Postoperative care for most patients with coxofemoral luxation should include confinement and restricted activity for 4 to 6 weeks to allow soft tissue healing. After closed reduction of a coxofemoral luxation, the limb is typically placed in a non–weight-bearing sling (Ehmer or figure of eight) for 7 to 14 days, and the patient is monitored closely for complications. However, many internal stabilization techniques can be used without external coaptation, allowing early postoperative use of the surgically treated limb if necessary. Patients should be monitored closely for clinical signs of reluxation, including lameness, hip pain, and reduced function. Serial radiographic evaluation of the joint is warranted to confirm reduction, monitor for implant complications, and assess the development of osteoarthritis.

Medical management to preserve healthy articular cartilage should be instituted because development of arthritis is a common complication after hip luxation. Initiating OA management should be early to achieve the most benefit. Nutraceuticals, anti-inflammatory drugs and physical rehabilitation should be considered to promote an early return to function and maintenance of joint health when an arthroplasty is not performed. Hip arthroplasty, either hip replacement or femoral head ostectomy, require specific postoperative care and exercise regimes.

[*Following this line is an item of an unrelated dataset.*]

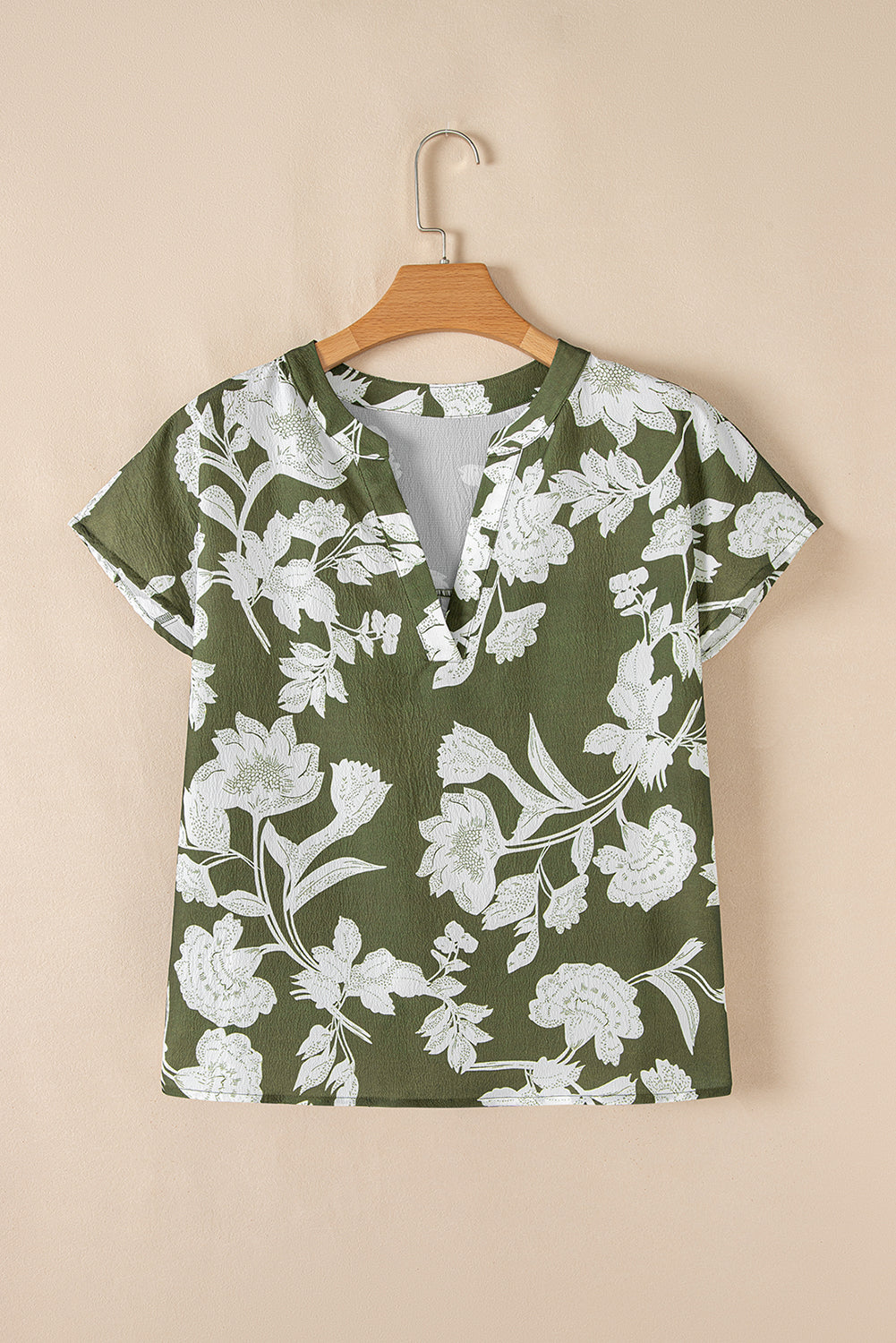 Floral Split Neck Short Sleeve Blouse - Threaded Pear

The prognosis after coxofemoral luxation is fair to good if reduction and stability are achieved soon after injury. A long-term study (8 to 156 months’ follow-up) of 64 dogs treated for coxofemoral luxation using various techniques, including closed reduction and bandaging, extracapsular suture stabilization, toggle rod stabilization, DeVita pinning, and femoral head and neck excision arthroplasty, found that 62% showed no lameness and 20% were severely lame.

Palpation of the hip joint revealed crepitus in 32% of dogs and pain in 48% of dogs. In all, 92% of dogs were found to have normal range of motion in the affected hip joint. Investigators also reported that the presence of concomitant injuries and treatment delayed for longer than 3 days did not result in a worse prognosis. Osteoarthritis of the hip joint progresses in 55% to 62% of patients after coxofemoral luxation and was more pronounced in heavier dogs.